Emerging Cybersecurity Threats in the ICT Industry Need AI Solutions —
The Internet of Things Cybersecurity Improvement Act of 2019 is being introduced in the Senate by Senator Warner, Mark R. [D-VA] (Introduced 03/11/2019). Among other areas, the Act is intended to address IoT device security relative to Secure Development, Identity management, Patching, and Configuration Management. Quoting opinions from market leaders (such as Cloudflare, Symantec, VMWare, and others), the bill asserts a desperate need for cybersecurity regulation.

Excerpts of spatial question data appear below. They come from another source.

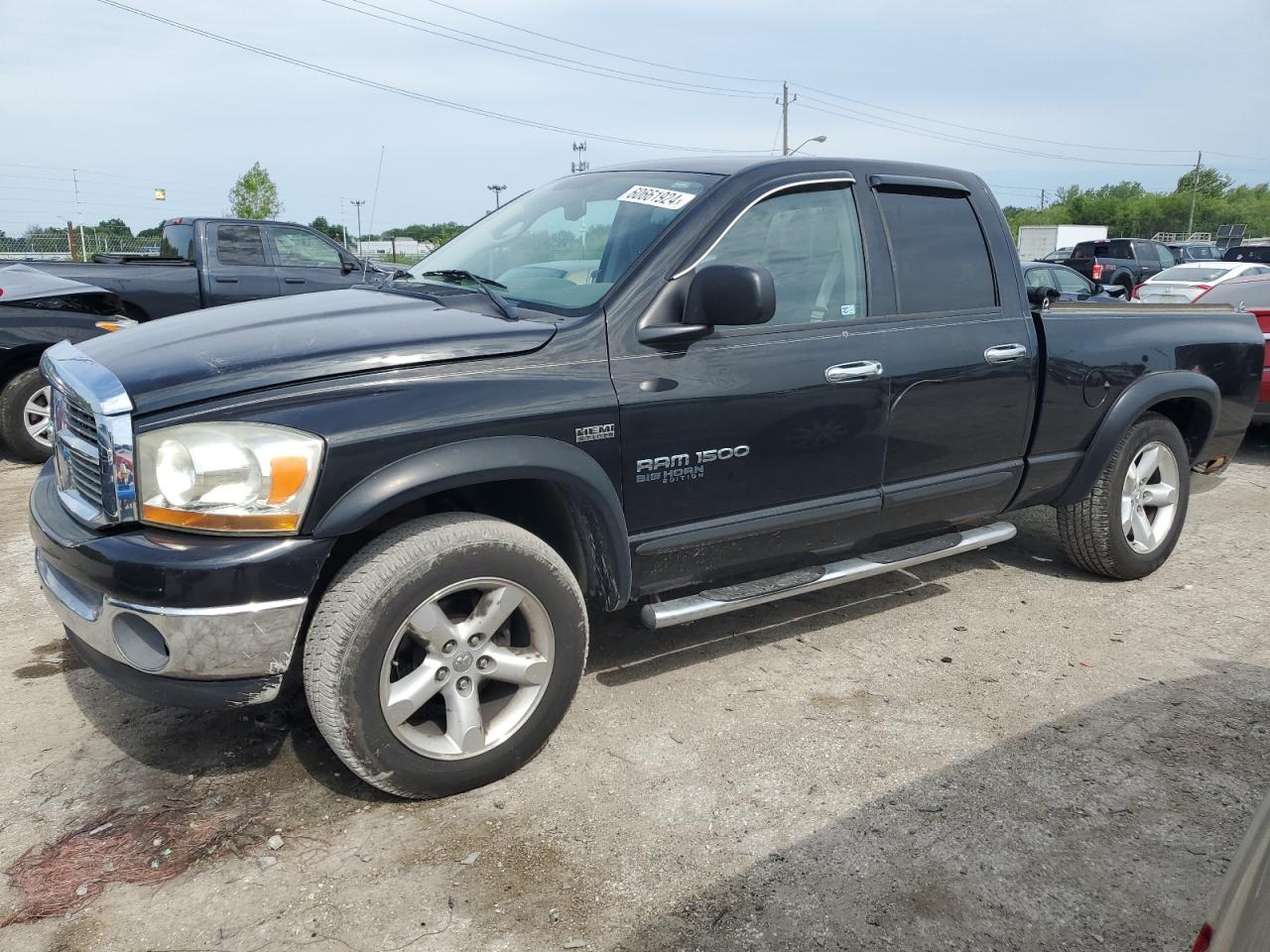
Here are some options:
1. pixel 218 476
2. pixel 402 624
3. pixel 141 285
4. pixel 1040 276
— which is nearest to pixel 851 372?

At the network services provider level, the cybersecurity market is heating up as carriers realize that network advances will increase network complexity, which will translate into increasingly more potential vulnerability areas. Accordingly, communication service providers are both working unilaterally as well as banding together to address common cybersecurity concern areas. By way of example, AT&T recently became the first North American carrier to join the Global Telco Security Alliance, which launched last year with founding members Etisalat, SingTel, Softbank, and Telefonica.
Enterprise and government spending for cybersecurity products, managed services, and professional services, will be substantial over the course of the next few years. Cumulative global spending on cybersecurity products and services will exceed 1 trillion US dollars over the next 5 years with multiple trillions of dollars in cybercrime damages realized through 2024. Accordingly, Mind Commerce sees damage control and mitigation solutions as a critical portion of the cybersecurity market.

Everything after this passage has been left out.